\begin {align*} y^{\prime } & =\sqrt {1-y^{2}}\\ y\left ( 0\right ) & =1 \end {align*}
\(f\left ( x,y\right ) =\sqrt {1-y^{2}}\) is continuous in \(x\) everywhere. For \(y\) we want \(1-y^{2}\geq 0\) or \(y^{2}\leq 1\). The point \(y_{0}=1\) satisfies this. Now \(f_{y}=\frac {-2y}{2\sqrt {1-y^{2}}}\). We want \(1-y^{2}>1\) or \(y^{2}<1\). The point \(y_{0}\) does not satisfy this. Hence theory says nothing about uniqueness.

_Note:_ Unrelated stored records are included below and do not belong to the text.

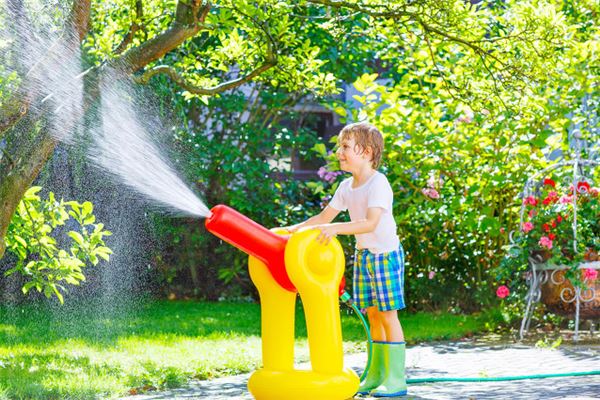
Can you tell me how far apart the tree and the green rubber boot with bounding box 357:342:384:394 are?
1.82 m

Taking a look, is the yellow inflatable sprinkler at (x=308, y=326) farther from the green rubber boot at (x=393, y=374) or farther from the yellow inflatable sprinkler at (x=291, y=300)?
the green rubber boot at (x=393, y=374)

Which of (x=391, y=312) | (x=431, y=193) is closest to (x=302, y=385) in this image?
(x=391, y=312)

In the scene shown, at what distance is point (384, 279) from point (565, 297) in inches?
124

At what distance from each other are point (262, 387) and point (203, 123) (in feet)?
21.8

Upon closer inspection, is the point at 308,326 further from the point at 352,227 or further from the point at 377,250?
the point at 377,250

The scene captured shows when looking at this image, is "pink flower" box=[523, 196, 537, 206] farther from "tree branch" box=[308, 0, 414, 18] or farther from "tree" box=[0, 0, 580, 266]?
"tree branch" box=[308, 0, 414, 18]

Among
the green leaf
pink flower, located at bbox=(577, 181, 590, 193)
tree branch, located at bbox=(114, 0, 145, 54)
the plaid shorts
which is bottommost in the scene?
the plaid shorts

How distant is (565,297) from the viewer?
699cm

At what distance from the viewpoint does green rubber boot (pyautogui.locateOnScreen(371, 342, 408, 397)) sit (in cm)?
424

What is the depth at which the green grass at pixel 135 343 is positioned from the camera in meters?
4.75

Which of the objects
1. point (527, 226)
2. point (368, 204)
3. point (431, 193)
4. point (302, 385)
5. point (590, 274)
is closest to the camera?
point (302, 385)

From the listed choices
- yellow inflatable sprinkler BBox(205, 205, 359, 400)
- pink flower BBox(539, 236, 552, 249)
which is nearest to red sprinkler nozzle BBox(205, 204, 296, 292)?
yellow inflatable sprinkler BBox(205, 205, 359, 400)

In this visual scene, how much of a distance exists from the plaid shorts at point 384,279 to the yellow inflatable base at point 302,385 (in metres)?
0.48

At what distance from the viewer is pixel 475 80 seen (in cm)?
629
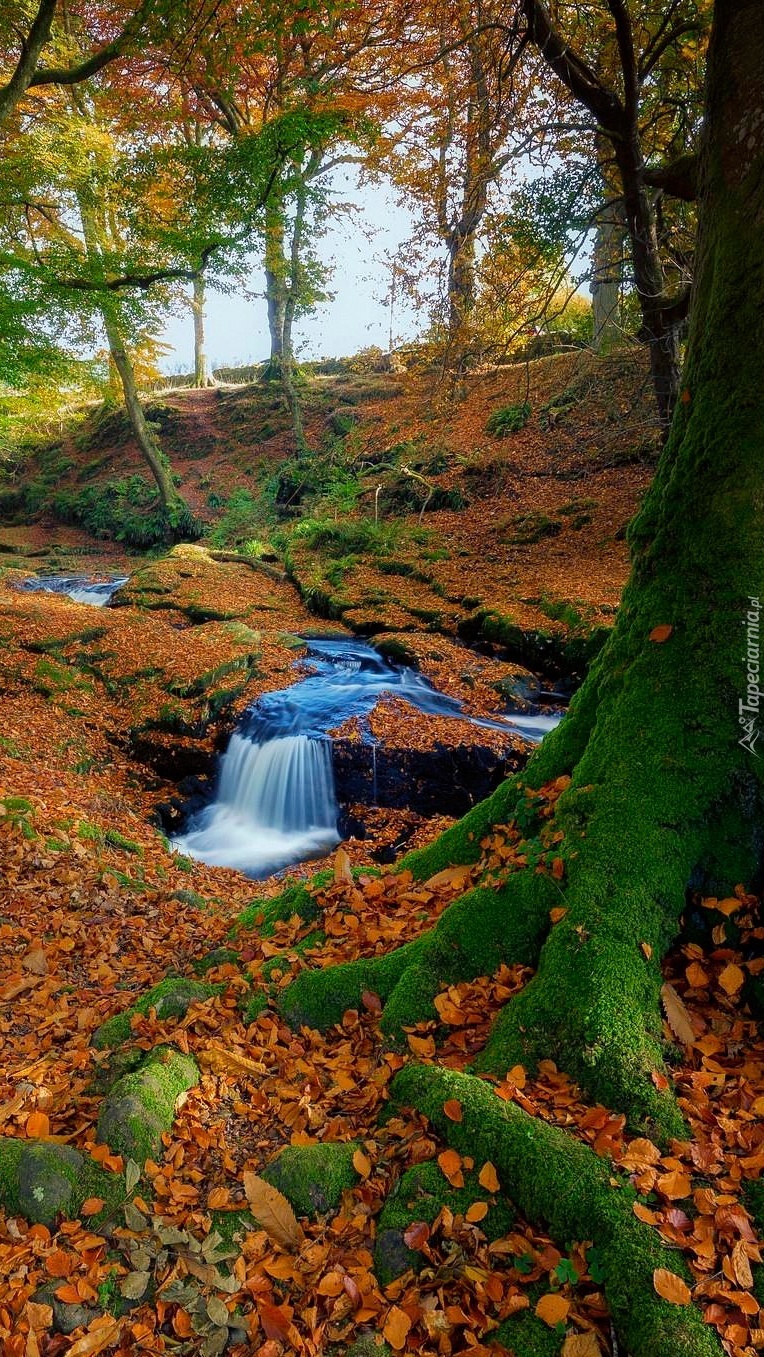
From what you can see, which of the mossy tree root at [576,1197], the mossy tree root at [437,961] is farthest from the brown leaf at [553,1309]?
the mossy tree root at [437,961]

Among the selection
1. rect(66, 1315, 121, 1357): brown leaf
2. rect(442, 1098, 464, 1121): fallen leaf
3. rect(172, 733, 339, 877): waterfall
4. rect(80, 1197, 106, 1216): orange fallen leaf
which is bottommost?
rect(172, 733, 339, 877): waterfall

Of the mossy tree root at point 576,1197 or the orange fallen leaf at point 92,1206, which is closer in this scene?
the mossy tree root at point 576,1197

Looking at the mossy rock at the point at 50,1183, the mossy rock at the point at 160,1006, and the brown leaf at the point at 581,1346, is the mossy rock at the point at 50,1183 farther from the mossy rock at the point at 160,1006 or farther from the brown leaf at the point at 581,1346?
the brown leaf at the point at 581,1346

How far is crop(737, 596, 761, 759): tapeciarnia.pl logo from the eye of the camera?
2820 millimetres

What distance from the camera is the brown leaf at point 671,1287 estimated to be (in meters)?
1.68

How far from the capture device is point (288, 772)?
8.73 metres

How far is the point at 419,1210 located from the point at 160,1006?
5.63 ft

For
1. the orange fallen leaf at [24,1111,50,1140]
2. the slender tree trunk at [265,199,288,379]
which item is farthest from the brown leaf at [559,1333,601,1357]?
the slender tree trunk at [265,199,288,379]

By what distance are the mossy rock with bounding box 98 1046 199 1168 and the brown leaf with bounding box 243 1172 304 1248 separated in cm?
47

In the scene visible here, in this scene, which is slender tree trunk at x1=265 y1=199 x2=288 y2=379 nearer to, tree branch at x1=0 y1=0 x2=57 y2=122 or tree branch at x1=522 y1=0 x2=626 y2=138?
tree branch at x1=0 y1=0 x2=57 y2=122

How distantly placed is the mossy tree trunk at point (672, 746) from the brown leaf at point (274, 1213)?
811mm

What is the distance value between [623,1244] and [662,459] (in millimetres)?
3213

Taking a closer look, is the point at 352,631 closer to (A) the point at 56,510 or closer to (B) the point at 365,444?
(B) the point at 365,444

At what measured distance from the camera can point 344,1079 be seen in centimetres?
275
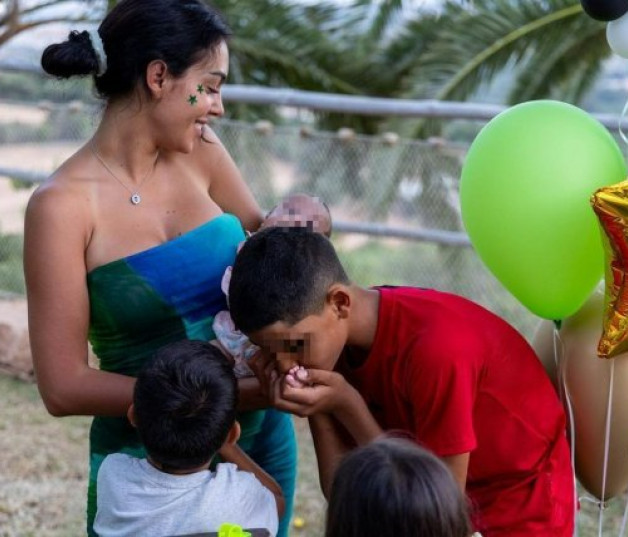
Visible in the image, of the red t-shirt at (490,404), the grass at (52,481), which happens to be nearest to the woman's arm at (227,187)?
the red t-shirt at (490,404)

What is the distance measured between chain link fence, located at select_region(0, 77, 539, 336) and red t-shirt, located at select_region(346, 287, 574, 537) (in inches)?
142

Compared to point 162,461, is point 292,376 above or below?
above

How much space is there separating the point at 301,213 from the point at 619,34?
2.73 feet

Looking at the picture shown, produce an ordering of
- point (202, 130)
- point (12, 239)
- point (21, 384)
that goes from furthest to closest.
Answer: point (12, 239) → point (21, 384) → point (202, 130)

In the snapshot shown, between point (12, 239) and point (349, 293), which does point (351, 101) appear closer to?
point (12, 239)

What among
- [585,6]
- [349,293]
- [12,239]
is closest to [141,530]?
[349,293]

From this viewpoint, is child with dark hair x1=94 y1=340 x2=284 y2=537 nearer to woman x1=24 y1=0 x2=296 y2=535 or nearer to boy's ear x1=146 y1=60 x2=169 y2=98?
woman x1=24 y1=0 x2=296 y2=535

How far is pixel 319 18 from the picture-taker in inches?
319

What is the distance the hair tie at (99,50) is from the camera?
2.08 m

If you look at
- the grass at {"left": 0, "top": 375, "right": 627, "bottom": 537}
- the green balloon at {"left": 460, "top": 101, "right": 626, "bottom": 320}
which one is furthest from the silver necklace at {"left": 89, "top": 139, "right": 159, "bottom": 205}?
the grass at {"left": 0, "top": 375, "right": 627, "bottom": 537}

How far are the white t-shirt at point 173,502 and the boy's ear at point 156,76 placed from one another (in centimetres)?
75

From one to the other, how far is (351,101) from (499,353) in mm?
3766

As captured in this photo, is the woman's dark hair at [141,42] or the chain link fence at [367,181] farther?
the chain link fence at [367,181]

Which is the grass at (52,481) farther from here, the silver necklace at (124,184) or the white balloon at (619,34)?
the white balloon at (619,34)
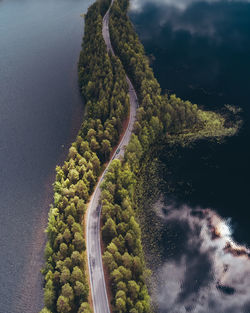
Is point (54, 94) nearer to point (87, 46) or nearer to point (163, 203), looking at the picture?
point (87, 46)

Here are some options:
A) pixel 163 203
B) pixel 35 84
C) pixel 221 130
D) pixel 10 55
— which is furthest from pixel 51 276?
pixel 10 55

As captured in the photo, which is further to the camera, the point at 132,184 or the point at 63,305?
the point at 132,184

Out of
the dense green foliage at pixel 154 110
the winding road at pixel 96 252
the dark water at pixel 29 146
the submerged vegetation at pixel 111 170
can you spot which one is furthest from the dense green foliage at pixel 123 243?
the dense green foliage at pixel 154 110

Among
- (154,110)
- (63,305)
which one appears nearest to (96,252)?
(63,305)

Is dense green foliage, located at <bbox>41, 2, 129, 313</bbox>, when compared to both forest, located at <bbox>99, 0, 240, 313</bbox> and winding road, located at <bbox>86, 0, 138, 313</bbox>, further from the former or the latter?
forest, located at <bbox>99, 0, 240, 313</bbox>

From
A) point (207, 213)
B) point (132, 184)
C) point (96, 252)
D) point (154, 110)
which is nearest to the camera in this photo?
point (96, 252)

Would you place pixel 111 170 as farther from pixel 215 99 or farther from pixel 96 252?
pixel 215 99

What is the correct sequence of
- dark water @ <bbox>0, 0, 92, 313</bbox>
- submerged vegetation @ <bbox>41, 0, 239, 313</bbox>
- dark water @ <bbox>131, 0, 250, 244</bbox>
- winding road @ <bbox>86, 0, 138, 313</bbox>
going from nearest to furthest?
submerged vegetation @ <bbox>41, 0, 239, 313</bbox> → winding road @ <bbox>86, 0, 138, 313</bbox> → dark water @ <bbox>0, 0, 92, 313</bbox> → dark water @ <bbox>131, 0, 250, 244</bbox>

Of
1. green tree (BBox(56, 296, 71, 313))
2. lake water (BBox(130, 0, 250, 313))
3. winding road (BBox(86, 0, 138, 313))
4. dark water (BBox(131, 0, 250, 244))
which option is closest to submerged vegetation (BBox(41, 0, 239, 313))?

Solution can be unique or not. When the ode has form \(y^{\prime }=f\left ( y\right ) \) we always check if IC satisfies the ode. In this case \(y\left ( x\right ) =1\) does satisfy the ode. So this means \(y\left ( x\right ) =1\) is solution. We do not need to solve by integration. But if we did, we will obtain the following
\begin {align*} \frac {dy}{\sqrt {1-y^{2}}} & =dx\\ \arcsin \left ( y\right ) & =x+c\\ y & =\sin \left ( x+c\right ) \end {align*}
At initial conditions the above gives \(1=\sin c\). Hence \(c=\frac {\pi }{2}\). Therefore solution is \(y=\sin \left ( x+\frac {\pi }{2}\right ) =\cos x\). So this is another solution that satisfies the ode. Solution is not unique.